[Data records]
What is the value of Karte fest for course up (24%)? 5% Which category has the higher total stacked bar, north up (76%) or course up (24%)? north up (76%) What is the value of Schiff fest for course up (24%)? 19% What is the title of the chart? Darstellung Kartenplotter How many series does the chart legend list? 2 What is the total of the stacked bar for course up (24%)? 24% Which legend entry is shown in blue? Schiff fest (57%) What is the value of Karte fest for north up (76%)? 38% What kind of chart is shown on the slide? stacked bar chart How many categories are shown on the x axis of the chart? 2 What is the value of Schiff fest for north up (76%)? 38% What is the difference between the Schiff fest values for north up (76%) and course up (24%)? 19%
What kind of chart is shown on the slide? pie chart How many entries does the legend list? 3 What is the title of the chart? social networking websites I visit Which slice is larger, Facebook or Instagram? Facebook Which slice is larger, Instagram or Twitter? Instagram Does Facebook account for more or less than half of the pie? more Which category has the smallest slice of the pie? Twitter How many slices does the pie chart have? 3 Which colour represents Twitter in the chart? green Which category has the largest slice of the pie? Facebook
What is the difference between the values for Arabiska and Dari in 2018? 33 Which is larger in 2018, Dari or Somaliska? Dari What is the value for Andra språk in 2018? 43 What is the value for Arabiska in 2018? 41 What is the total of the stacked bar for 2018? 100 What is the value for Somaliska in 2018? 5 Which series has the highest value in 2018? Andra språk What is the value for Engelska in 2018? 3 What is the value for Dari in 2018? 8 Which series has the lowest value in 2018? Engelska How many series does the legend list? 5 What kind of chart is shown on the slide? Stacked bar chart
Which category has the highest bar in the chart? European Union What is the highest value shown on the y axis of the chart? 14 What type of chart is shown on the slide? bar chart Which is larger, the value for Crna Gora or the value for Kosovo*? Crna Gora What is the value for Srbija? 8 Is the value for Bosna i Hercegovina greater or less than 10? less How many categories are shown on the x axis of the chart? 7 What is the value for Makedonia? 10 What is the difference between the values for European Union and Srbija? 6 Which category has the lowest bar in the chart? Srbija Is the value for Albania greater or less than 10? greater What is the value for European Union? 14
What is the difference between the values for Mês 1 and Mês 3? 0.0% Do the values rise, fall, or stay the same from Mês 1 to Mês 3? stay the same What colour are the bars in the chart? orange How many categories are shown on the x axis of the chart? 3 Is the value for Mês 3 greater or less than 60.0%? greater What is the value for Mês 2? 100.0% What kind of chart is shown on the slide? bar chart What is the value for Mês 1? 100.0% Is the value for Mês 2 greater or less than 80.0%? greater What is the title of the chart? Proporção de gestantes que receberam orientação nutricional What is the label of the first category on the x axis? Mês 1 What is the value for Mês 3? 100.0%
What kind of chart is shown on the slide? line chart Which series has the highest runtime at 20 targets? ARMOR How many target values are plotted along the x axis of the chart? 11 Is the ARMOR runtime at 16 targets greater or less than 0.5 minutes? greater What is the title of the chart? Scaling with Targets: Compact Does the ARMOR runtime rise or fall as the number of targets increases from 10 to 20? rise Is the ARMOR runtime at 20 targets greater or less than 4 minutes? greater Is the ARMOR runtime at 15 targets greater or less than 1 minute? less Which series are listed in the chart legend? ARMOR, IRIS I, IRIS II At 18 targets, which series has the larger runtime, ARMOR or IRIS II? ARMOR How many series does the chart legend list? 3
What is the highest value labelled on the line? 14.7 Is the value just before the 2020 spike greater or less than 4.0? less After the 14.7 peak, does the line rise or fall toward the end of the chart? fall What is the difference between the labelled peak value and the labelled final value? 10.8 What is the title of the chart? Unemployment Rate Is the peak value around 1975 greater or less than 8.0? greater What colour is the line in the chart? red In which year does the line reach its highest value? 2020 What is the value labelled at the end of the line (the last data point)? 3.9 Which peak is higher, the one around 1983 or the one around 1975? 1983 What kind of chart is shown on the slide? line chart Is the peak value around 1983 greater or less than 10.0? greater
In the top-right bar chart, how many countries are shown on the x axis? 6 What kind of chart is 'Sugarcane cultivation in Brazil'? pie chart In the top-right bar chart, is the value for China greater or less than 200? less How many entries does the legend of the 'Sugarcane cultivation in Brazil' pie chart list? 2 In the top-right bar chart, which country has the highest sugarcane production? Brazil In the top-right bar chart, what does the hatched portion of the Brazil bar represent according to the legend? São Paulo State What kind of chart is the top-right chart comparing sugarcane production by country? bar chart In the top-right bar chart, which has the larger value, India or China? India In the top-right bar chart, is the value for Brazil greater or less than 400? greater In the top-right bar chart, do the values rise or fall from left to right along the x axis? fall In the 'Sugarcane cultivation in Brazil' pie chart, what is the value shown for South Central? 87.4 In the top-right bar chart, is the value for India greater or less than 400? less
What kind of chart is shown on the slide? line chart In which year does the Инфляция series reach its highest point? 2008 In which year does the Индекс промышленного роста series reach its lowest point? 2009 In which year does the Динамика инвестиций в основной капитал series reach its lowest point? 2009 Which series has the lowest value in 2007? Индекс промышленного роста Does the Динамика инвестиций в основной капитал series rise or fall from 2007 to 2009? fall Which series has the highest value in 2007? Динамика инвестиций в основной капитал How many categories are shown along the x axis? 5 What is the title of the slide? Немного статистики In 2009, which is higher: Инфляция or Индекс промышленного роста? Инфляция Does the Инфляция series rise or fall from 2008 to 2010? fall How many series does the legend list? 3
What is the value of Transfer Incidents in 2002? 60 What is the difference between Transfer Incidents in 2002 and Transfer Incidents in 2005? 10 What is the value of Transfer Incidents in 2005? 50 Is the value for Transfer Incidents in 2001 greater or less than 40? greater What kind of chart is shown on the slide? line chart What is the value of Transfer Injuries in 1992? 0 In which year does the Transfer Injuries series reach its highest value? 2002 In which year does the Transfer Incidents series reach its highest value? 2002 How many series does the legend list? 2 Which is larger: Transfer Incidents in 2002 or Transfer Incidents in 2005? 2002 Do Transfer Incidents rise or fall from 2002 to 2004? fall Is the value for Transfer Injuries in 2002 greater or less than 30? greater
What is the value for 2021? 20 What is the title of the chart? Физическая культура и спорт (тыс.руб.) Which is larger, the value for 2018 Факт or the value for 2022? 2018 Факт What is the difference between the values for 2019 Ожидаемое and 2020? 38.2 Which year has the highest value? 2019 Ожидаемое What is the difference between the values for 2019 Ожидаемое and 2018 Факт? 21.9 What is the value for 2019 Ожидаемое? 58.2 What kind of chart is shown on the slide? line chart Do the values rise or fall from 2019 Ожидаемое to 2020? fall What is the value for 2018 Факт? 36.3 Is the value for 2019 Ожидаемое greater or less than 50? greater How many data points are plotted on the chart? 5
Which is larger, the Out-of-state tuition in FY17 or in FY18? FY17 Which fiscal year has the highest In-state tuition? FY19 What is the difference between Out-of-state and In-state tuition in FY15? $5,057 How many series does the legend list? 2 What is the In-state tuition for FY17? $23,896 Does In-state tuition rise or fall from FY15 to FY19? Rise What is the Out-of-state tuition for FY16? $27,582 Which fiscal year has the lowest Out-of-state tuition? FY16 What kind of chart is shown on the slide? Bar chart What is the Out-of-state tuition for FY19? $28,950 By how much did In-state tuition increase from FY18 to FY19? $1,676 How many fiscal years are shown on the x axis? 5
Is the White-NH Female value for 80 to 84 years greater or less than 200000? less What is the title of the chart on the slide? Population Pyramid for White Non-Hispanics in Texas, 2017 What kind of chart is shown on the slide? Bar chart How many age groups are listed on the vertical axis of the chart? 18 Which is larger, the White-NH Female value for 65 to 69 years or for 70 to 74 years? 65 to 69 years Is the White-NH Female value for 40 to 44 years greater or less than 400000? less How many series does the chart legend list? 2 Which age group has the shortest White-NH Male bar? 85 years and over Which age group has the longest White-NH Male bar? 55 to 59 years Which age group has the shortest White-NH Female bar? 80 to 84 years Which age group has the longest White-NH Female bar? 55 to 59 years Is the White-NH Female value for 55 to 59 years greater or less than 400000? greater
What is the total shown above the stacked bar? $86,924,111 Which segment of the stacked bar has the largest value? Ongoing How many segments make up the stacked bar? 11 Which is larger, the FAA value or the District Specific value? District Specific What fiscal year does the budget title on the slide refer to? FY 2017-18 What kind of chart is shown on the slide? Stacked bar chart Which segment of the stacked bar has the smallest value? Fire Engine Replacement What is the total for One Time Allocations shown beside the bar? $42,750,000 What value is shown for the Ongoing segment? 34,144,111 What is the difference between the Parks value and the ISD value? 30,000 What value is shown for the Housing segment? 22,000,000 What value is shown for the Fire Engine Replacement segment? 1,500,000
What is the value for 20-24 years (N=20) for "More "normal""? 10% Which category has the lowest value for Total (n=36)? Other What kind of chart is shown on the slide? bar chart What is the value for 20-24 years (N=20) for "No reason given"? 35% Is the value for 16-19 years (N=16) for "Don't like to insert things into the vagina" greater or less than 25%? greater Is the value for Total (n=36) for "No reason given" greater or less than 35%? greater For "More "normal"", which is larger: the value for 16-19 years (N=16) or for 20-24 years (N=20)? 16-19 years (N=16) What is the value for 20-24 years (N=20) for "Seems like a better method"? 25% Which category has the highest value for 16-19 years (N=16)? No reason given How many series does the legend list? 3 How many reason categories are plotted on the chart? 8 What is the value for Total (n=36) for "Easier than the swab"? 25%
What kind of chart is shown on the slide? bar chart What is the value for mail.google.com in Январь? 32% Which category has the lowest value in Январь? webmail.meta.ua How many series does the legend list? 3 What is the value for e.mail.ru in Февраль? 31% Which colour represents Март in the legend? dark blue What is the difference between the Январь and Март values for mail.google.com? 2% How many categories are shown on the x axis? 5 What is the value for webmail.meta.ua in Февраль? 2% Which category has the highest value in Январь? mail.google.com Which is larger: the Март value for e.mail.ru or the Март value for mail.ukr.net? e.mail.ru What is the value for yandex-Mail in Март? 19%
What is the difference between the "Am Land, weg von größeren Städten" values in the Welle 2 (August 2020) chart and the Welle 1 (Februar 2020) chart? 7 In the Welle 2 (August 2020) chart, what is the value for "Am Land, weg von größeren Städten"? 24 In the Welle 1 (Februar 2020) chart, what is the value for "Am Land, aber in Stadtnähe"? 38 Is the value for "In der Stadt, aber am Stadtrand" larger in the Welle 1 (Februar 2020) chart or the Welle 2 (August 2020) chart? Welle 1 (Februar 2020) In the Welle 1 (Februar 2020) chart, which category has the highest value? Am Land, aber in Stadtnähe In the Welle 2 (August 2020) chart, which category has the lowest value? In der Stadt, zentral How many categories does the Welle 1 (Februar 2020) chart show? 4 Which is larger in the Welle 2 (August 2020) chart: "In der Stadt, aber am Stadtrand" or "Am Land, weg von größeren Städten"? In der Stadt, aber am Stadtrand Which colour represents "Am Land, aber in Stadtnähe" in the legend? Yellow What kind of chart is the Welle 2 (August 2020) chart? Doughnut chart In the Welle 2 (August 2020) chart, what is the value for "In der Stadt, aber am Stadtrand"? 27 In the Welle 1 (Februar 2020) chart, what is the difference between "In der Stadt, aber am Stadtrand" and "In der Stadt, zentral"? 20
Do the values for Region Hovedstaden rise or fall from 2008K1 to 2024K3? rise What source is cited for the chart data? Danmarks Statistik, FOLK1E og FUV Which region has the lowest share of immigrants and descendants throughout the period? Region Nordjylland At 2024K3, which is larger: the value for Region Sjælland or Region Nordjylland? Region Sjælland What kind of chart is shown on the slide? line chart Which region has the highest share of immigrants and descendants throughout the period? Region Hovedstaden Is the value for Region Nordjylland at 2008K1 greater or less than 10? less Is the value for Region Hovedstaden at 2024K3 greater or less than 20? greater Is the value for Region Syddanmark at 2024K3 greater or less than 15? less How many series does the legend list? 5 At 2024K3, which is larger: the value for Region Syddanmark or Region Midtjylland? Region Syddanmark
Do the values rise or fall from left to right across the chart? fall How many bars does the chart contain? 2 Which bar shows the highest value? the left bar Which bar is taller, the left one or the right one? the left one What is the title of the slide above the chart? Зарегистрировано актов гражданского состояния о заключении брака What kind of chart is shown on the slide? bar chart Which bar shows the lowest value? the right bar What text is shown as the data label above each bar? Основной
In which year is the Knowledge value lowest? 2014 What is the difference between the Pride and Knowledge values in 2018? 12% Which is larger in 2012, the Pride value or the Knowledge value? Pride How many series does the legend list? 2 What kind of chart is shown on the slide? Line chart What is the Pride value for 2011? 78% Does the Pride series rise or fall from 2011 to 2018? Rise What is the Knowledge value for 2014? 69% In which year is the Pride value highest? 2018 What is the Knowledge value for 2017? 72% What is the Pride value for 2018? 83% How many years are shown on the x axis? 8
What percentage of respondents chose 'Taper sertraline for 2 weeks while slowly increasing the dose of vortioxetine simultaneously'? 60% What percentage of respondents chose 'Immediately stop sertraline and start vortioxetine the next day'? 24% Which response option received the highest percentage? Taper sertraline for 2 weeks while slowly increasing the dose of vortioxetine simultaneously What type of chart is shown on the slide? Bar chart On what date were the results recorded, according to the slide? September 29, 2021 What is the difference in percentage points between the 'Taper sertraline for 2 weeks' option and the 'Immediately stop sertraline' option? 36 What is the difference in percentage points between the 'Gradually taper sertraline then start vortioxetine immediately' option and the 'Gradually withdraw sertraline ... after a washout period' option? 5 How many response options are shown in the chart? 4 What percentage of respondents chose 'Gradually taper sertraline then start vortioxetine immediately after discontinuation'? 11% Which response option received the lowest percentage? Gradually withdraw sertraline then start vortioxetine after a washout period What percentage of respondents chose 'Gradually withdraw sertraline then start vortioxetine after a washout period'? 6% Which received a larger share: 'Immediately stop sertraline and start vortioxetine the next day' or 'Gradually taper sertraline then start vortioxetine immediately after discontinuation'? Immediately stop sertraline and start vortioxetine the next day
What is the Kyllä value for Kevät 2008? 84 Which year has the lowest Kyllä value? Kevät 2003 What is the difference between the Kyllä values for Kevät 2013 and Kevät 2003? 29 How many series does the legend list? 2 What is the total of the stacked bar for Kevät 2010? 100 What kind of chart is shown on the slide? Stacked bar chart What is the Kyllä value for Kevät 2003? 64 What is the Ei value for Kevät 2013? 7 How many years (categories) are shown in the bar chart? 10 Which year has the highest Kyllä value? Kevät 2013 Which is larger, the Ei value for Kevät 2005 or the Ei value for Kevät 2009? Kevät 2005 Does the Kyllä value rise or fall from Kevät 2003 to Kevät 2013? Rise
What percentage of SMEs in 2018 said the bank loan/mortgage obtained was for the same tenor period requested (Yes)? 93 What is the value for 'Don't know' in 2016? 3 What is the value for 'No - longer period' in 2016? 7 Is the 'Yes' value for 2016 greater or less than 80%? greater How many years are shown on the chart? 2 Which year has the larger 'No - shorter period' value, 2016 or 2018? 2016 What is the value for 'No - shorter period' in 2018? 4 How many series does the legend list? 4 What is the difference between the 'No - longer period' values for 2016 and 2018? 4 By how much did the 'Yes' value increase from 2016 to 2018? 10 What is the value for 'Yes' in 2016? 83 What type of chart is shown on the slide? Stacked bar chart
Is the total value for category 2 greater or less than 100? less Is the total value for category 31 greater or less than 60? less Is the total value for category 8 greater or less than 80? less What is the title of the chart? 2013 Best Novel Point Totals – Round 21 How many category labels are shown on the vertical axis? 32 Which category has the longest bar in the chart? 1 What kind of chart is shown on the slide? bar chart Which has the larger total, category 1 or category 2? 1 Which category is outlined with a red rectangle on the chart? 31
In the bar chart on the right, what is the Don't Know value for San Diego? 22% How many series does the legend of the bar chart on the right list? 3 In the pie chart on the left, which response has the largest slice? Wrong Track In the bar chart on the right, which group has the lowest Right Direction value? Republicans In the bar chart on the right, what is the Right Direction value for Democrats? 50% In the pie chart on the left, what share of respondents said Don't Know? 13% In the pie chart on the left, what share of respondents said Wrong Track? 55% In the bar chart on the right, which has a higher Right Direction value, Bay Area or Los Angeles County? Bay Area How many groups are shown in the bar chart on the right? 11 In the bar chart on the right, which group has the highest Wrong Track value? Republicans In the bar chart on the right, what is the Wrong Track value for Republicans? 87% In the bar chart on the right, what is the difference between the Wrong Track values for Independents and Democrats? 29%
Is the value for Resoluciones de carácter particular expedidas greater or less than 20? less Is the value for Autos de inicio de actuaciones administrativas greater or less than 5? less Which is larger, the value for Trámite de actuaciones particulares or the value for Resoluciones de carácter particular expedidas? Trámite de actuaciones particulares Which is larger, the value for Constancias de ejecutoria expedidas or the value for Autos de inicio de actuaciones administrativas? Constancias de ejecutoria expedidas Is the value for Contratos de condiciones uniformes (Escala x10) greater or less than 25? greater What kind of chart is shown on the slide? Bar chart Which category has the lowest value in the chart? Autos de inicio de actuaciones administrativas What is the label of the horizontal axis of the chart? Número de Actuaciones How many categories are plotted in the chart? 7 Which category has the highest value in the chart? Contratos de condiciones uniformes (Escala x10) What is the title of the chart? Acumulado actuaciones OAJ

Assignment – Please write out the listing word for word, starting at its very first line and ending at the line that contains "What kind of chart is shown on the slide? pie", with both of those lines included.

Your solution –
What is the value of Karte fest for course up (24%)? 5% Which category has the higher total stacked bar, north up (76%) or course up (24%)? north up (76%) What is the value of Schiff fest for course up (24%)? 19% What is the title of the chart? Darstellung Kartenplotter How many series does the chart legend list? 2 What is the total of the stacked bar for course up (24%)? 24% Which legend entry is shown in blue? Schiff fest (57%) What is the value of Karte fest for north up (76%)? 38% What kind of chart is shown on the slide? stacked bar chart How many categories are shown on the x axis of the chart? 2 What is the value of Schiff fest for north up (76%)? 38% What is the difference between the Schiff fest values for north up (76%) and course up (24%)? 19%
What kind of chart is shown on the slide? pie chart How many entries does the legend list? 3 What is the title of the chart? social networking websites I visit Which slice is larger, Facebook or Instagram? Facebook Which slice is larger, Instagram or Twitter? Instagram Does Facebook account for more or less than half of the pie? more Which category has the smallest slice of the pie? Twitter How many slices does the pie chart have? 3 Which colour represents Twitter in the chart? green Which category has the largest slice of the pie? Facebook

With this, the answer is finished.